GIMP 3.0 is on the way

GTK and Toolkit Choices

  • Many are surprised GIMP 3.0 is just now moving to GTK3 and not GTK4, given GTK’s origin as “Gimp Toolkit.”
  • Several describe GTK2→GTK3 as a painful, breaking migration; this is cited as a reason the project finished GTK3 work before contemplating GTK4.
  • Some argue GTK4 is strongly GNOME-focused, removes APIs, and is hostile to non-GNOME apps; a few suggest switching to Qt instead.
  • A GIMP contributor notes GTK4 porting is “on the radar,” but not a priority; new code is written with GTK4 migration guidelines in mind.
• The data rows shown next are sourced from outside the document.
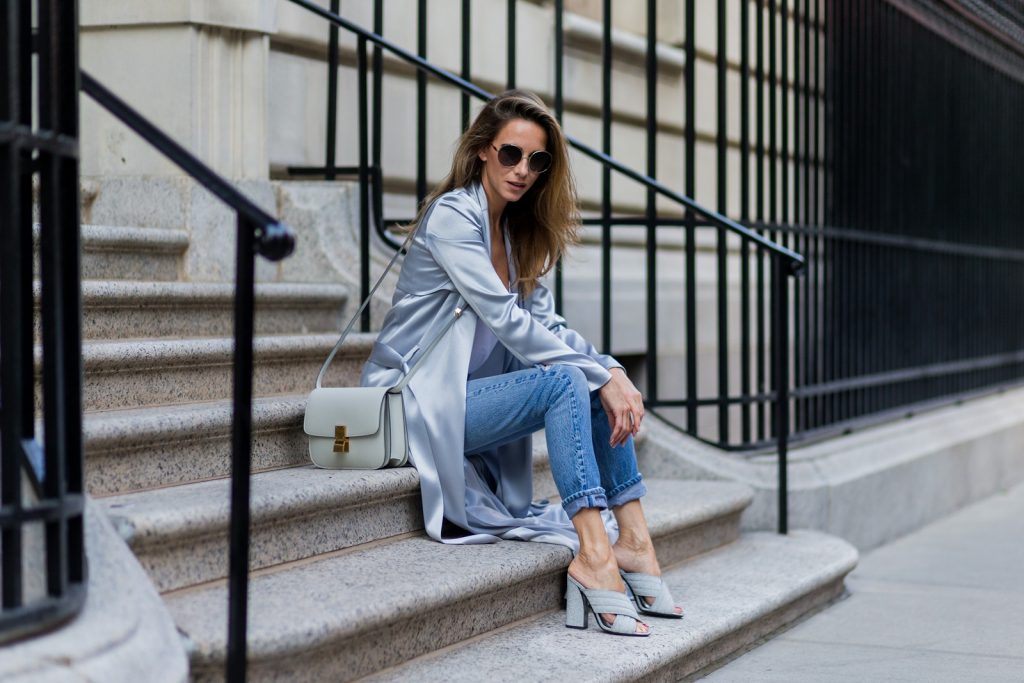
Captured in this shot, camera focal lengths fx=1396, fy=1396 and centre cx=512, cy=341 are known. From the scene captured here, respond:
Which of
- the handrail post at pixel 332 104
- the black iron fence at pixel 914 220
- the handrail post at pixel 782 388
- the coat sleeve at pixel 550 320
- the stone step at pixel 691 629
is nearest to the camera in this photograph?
the stone step at pixel 691 629

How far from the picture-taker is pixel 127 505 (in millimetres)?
3186

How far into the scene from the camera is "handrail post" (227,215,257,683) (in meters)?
2.66

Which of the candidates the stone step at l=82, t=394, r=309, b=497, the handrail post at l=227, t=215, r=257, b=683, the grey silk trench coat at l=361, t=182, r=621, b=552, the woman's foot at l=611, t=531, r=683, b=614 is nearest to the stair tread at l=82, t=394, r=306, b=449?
the stone step at l=82, t=394, r=309, b=497

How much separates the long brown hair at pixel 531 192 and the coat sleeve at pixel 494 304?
0.18 m

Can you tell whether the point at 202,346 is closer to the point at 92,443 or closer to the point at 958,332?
the point at 92,443

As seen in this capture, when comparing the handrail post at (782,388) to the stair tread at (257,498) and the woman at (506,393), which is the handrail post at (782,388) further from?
the stair tread at (257,498)

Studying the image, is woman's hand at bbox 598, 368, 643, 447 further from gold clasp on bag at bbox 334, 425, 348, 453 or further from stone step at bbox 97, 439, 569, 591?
gold clasp on bag at bbox 334, 425, 348, 453

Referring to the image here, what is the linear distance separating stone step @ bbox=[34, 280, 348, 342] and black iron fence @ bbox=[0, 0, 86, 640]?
1.33 m

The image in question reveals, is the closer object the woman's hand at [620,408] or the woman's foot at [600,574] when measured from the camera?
the woman's foot at [600,574]

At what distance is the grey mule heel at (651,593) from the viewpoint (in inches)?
156

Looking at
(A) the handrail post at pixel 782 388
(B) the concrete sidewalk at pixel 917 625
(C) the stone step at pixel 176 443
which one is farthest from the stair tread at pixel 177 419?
(A) the handrail post at pixel 782 388

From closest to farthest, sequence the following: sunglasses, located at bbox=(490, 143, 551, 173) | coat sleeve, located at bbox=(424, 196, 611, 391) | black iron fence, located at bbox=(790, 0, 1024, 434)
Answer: coat sleeve, located at bbox=(424, 196, 611, 391), sunglasses, located at bbox=(490, 143, 551, 173), black iron fence, located at bbox=(790, 0, 1024, 434)

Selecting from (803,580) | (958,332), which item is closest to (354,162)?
(803,580)

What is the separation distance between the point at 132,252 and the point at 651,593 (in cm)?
211
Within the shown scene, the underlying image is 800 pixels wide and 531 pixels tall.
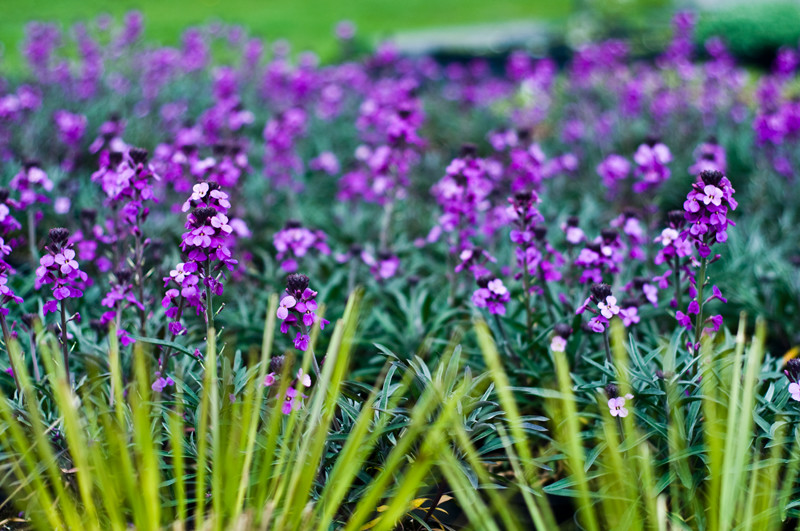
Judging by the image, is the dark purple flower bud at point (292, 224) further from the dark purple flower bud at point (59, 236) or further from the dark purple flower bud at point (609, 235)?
the dark purple flower bud at point (609, 235)

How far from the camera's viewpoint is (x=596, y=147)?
6.96m

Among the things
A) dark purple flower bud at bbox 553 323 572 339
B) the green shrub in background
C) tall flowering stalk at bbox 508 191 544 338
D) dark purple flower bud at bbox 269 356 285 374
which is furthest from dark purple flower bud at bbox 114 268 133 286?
the green shrub in background

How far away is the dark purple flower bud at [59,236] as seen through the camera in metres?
2.42

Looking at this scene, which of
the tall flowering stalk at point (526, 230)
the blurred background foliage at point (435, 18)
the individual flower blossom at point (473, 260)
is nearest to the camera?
the tall flowering stalk at point (526, 230)

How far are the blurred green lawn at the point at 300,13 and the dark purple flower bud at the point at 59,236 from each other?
54.9ft

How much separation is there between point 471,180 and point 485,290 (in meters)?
0.82

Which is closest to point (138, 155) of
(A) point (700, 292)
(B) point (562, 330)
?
(B) point (562, 330)

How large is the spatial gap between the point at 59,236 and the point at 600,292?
1.83 m

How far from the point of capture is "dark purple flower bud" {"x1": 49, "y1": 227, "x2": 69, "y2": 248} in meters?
2.42

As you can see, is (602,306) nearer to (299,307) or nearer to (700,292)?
(700,292)

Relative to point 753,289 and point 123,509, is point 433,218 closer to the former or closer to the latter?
point 753,289

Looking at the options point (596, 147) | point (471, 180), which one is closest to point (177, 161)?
point (471, 180)

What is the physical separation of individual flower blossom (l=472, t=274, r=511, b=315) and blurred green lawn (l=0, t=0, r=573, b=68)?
16.5 metres

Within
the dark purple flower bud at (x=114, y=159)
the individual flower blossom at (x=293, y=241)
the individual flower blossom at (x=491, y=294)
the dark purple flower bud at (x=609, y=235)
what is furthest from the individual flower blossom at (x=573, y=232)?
the dark purple flower bud at (x=114, y=159)
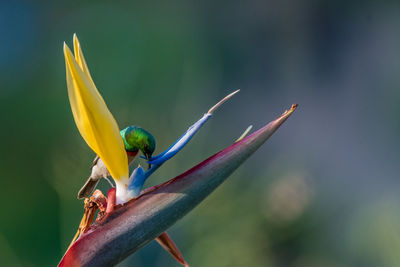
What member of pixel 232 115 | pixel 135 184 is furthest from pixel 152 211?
pixel 232 115

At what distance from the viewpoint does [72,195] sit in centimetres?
195

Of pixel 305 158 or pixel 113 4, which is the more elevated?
pixel 113 4

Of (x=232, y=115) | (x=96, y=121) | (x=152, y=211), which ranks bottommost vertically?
(x=232, y=115)

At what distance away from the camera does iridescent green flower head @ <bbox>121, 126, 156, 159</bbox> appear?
614 mm

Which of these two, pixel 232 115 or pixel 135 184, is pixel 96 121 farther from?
pixel 232 115

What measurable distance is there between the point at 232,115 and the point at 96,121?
1717 mm

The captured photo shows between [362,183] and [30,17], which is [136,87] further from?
[362,183]

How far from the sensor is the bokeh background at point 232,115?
1.93 meters

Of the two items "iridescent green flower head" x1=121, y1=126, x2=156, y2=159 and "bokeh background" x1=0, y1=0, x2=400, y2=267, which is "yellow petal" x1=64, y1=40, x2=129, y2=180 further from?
"bokeh background" x1=0, y1=0, x2=400, y2=267

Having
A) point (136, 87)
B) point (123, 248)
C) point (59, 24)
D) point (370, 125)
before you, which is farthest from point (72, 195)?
point (123, 248)

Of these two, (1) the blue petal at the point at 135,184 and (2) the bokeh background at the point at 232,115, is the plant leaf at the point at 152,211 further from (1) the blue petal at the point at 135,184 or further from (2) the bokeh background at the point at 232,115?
(2) the bokeh background at the point at 232,115

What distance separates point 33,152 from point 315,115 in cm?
115

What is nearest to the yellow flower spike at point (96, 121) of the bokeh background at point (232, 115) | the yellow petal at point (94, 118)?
the yellow petal at point (94, 118)

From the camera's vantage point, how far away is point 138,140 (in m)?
0.61
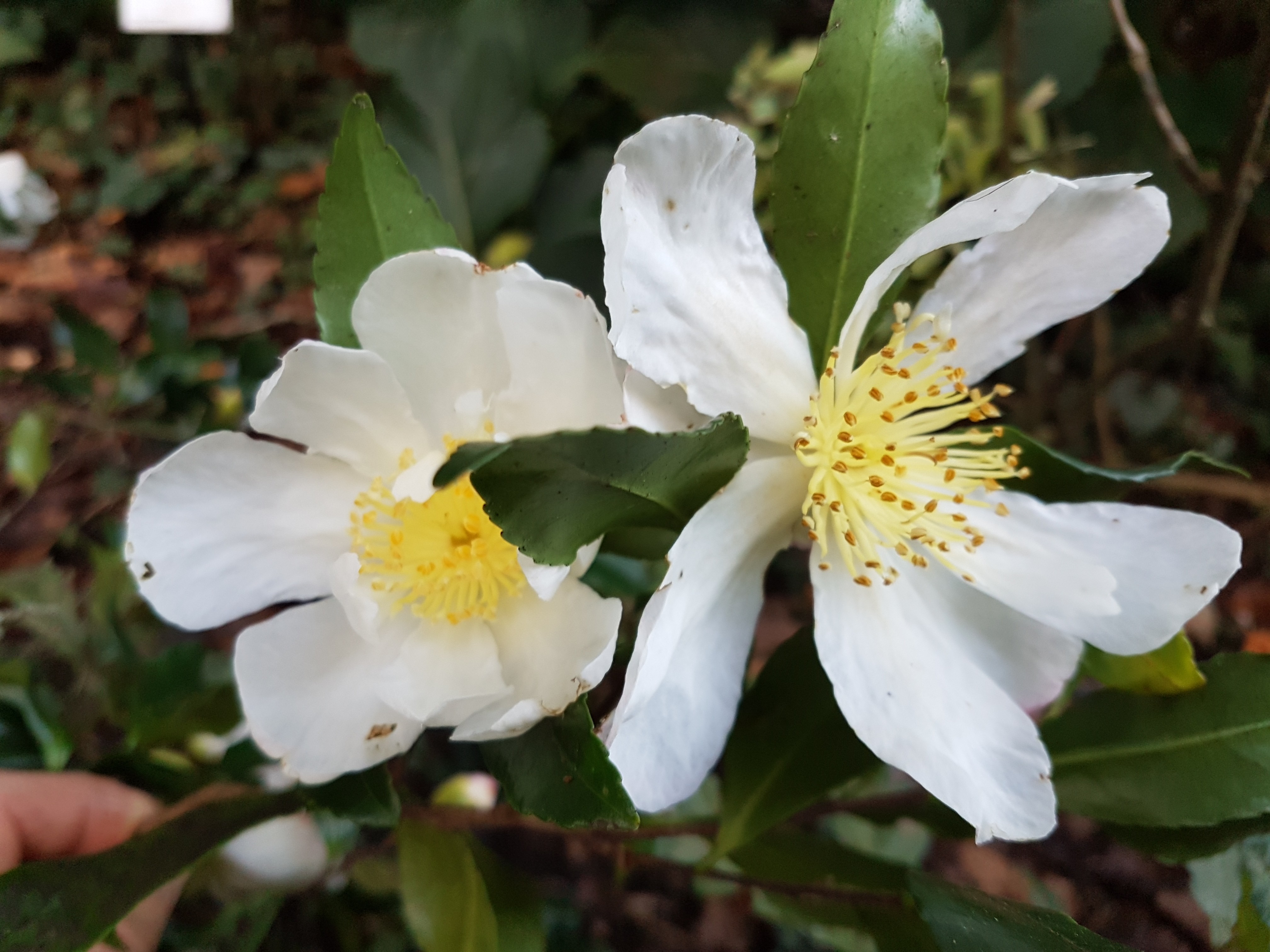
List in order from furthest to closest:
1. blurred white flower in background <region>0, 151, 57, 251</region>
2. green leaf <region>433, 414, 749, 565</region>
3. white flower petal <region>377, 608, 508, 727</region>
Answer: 1. blurred white flower in background <region>0, 151, 57, 251</region>
2. white flower petal <region>377, 608, 508, 727</region>
3. green leaf <region>433, 414, 749, 565</region>

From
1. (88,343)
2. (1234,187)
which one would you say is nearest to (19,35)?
(88,343)

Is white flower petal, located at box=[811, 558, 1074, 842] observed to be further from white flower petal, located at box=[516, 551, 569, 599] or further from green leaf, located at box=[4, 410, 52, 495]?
green leaf, located at box=[4, 410, 52, 495]

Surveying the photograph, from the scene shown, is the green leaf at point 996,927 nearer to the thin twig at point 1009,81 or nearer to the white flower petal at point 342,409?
the white flower petal at point 342,409

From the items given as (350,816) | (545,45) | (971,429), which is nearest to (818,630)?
(971,429)

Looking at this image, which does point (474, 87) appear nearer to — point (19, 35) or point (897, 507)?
point (897, 507)

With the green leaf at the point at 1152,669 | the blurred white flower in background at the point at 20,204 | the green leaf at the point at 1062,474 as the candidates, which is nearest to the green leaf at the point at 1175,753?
the green leaf at the point at 1152,669

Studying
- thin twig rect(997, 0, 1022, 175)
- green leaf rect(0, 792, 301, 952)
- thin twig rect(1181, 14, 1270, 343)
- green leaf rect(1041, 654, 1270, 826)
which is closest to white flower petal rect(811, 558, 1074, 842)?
green leaf rect(1041, 654, 1270, 826)

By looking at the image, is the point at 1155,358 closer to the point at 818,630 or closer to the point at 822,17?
the point at 822,17
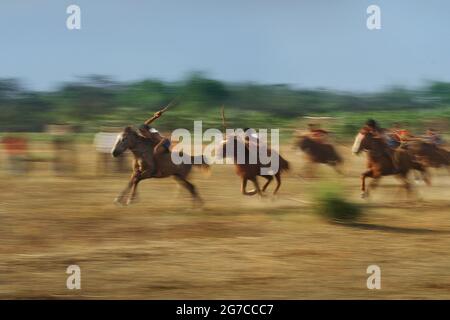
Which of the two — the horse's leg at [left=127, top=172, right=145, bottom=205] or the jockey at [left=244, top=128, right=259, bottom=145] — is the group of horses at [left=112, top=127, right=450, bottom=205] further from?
the jockey at [left=244, top=128, right=259, bottom=145]

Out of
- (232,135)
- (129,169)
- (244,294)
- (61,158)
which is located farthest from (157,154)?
(61,158)

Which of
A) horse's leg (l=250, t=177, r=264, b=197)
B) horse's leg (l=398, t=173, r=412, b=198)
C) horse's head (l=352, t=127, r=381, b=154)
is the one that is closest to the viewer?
horse's leg (l=250, t=177, r=264, b=197)

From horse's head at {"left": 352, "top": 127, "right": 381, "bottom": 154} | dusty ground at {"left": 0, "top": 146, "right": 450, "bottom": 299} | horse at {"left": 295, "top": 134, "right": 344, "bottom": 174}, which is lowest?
dusty ground at {"left": 0, "top": 146, "right": 450, "bottom": 299}

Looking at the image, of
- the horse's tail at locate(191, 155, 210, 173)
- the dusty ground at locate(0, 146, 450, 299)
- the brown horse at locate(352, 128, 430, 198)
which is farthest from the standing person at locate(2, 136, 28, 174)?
the brown horse at locate(352, 128, 430, 198)

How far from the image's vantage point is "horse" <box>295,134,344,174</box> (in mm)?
17312

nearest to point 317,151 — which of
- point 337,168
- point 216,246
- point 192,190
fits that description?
point 337,168

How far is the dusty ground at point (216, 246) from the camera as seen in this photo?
7523 millimetres

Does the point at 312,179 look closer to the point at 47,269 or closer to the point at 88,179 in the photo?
the point at 88,179

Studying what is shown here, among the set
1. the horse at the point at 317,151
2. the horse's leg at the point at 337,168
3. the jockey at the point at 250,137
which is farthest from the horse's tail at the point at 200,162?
the horse's leg at the point at 337,168

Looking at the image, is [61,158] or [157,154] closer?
[157,154]

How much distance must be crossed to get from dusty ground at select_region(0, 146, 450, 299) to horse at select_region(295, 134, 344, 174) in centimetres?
241

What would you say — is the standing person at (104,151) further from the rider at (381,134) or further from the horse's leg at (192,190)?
the rider at (381,134)
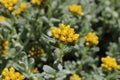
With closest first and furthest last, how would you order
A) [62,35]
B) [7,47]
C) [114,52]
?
[62,35] < [7,47] < [114,52]

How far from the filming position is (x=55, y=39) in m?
1.98

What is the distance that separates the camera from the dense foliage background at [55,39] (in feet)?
6.81

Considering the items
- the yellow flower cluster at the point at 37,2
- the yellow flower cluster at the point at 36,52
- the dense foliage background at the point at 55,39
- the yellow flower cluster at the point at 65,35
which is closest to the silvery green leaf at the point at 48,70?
the dense foliage background at the point at 55,39

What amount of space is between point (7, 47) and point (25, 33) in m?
0.27

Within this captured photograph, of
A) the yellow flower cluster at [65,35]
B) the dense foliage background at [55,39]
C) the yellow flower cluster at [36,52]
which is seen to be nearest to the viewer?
the yellow flower cluster at [65,35]

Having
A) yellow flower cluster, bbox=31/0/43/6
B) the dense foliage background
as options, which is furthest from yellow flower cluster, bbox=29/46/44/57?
yellow flower cluster, bbox=31/0/43/6

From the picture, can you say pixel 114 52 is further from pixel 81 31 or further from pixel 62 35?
pixel 62 35

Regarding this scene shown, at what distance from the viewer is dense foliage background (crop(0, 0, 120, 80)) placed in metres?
2.08

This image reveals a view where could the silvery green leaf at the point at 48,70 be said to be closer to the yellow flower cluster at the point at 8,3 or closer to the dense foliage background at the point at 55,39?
the dense foliage background at the point at 55,39

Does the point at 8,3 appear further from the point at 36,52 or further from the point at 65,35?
the point at 65,35

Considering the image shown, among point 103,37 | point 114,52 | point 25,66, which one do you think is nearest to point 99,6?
point 103,37

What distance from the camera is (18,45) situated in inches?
93.4

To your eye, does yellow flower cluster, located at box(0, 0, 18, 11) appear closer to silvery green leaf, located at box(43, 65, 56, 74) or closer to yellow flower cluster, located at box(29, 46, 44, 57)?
yellow flower cluster, located at box(29, 46, 44, 57)

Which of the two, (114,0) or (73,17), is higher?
(114,0)
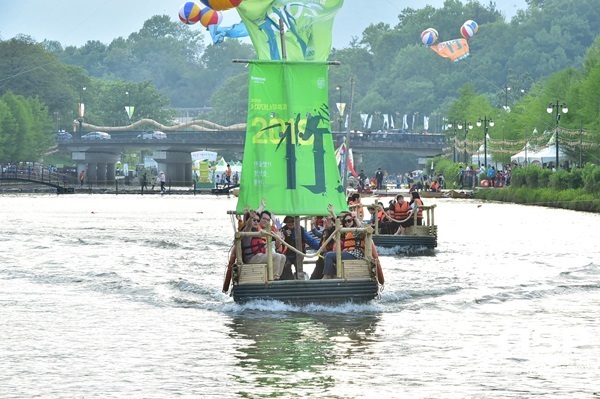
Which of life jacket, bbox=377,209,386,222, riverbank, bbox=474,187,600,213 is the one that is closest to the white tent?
riverbank, bbox=474,187,600,213

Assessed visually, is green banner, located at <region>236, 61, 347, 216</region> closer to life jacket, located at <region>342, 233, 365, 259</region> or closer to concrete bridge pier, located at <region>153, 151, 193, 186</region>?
life jacket, located at <region>342, 233, 365, 259</region>

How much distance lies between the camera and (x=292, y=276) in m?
29.0

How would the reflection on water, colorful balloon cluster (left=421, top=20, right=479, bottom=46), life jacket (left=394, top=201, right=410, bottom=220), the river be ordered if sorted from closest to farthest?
1. the river
2. the reflection on water
3. life jacket (left=394, top=201, right=410, bottom=220)
4. colorful balloon cluster (left=421, top=20, right=479, bottom=46)

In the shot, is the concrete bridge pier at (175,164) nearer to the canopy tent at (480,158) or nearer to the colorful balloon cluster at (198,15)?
the canopy tent at (480,158)

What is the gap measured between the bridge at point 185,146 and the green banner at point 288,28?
143 m

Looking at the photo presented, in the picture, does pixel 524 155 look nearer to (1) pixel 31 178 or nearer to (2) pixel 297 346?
(1) pixel 31 178

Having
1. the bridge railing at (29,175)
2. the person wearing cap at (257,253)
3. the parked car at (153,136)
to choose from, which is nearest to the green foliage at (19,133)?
the parked car at (153,136)

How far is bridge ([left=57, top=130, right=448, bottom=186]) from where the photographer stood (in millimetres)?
179875

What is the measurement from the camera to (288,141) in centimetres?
3006

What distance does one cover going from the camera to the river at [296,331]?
20.4 m

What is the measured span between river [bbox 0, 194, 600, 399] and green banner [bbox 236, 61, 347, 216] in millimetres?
2372

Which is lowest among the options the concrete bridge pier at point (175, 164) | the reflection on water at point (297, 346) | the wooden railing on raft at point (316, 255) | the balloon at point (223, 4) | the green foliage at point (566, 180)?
the reflection on water at point (297, 346)

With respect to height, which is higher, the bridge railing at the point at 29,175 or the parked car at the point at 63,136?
the parked car at the point at 63,136

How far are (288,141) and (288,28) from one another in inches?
91.4
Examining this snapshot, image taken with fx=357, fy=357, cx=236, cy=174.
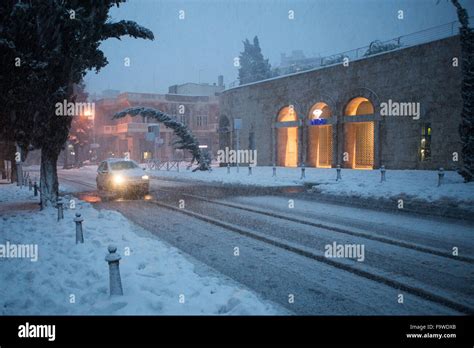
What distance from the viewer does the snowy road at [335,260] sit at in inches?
183

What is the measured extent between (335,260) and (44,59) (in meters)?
10.3

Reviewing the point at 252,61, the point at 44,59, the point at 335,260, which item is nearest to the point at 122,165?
the point at 44,59

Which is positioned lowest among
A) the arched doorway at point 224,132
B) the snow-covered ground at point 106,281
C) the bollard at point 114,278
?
the snow-covered ground at point 106,281

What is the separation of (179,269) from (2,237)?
5109mm

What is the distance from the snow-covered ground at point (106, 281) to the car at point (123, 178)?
22.5 ft

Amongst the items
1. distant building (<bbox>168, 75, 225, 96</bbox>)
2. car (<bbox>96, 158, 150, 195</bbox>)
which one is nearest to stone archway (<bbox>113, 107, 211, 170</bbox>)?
car (<bbox>96, 158, 150, 195</bbox>)

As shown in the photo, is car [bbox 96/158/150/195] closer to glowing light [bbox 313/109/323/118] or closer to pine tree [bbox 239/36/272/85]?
glowing light [bbox 313/109/323/118]

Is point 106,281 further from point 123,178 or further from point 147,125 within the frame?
point 147,125

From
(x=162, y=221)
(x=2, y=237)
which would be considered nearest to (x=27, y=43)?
(x=2, y=237)

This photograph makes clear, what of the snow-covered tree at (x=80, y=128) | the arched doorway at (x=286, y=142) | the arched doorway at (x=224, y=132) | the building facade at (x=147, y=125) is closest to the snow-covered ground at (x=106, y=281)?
the arched doorway at (x=286, y=142)

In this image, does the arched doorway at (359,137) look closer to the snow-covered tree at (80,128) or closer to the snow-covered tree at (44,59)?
the snow-covered tree at (44,59)

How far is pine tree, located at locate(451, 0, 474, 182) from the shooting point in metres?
14.4

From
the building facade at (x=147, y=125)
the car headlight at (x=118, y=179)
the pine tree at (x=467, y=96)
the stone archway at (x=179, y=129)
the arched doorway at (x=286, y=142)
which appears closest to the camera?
the pine tree at (x=467, y=96)
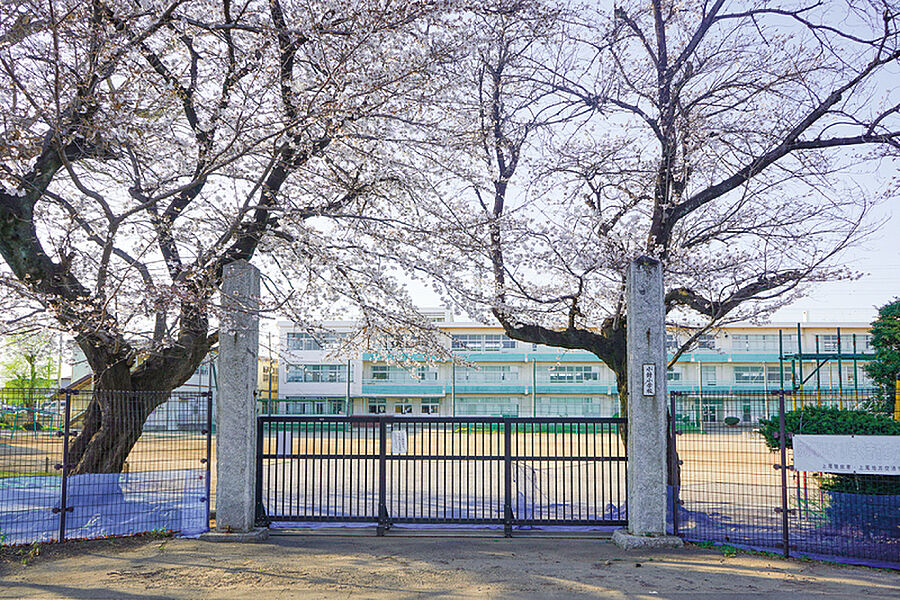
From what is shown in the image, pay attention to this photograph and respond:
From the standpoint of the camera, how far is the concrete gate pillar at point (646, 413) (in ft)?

Color Management, CMYK, and Lab

  • CMYK support is welcomed, especially for print and DTP; some think it’s late and that GIMP “missed the boat” in professional print.
  • Others say print (especially packaging) is still important, and CMYK will help adoption.
  • There’s debate over how fully CMYK/Lab are integrated: article wording suggests RGB-internal with conversion at output; a contributor clarifies GIMP 3.0 stores pixels in a richer color object that keeps model/space/profile, laying groundwork for true CMYK/Lab modes later.

UX, Workflow, and Features

  • Non-destructive editing is seen as a huge milestone and a long-promised feature.
  • Persistent criticism of GIMP’s UX: confusing export vs save, awkward text editing/moving, difficulty drawing basic shapes, multi-tool workflows for simple tasks.
  • Some like the updated visuals; others dislike GTK3 header bars and buttons in title bars.
  • One contributor highlights concrete UX improvements: non-destructive filters, multi-selection, better text outlines.

Project Pace and Governance

  • Many joke about the decades-long wait for 3.0; others defend slow volunteer-driven progress and the decision to batch all plugin-breaking changes into one major release.
  • There’s tension between calls to “submit patches” and frustration from people who tried contributing and hit project-level roadblocks.
  • Funding and sustainability come up; one commenter notes key core devs receive very modest ongoing support.

Alternatives and Ecosystem

  • Affinity, Photoshop, Photopea, Krita, Inkscape, and Pinta are frequently mentioned as tools people actually use instead of GIMP, mainly for better UX, print support, or platform availability.
  • Some see FOSS tools as philosophically important; others argue professionals should just pay for best-in-class proprietary tools.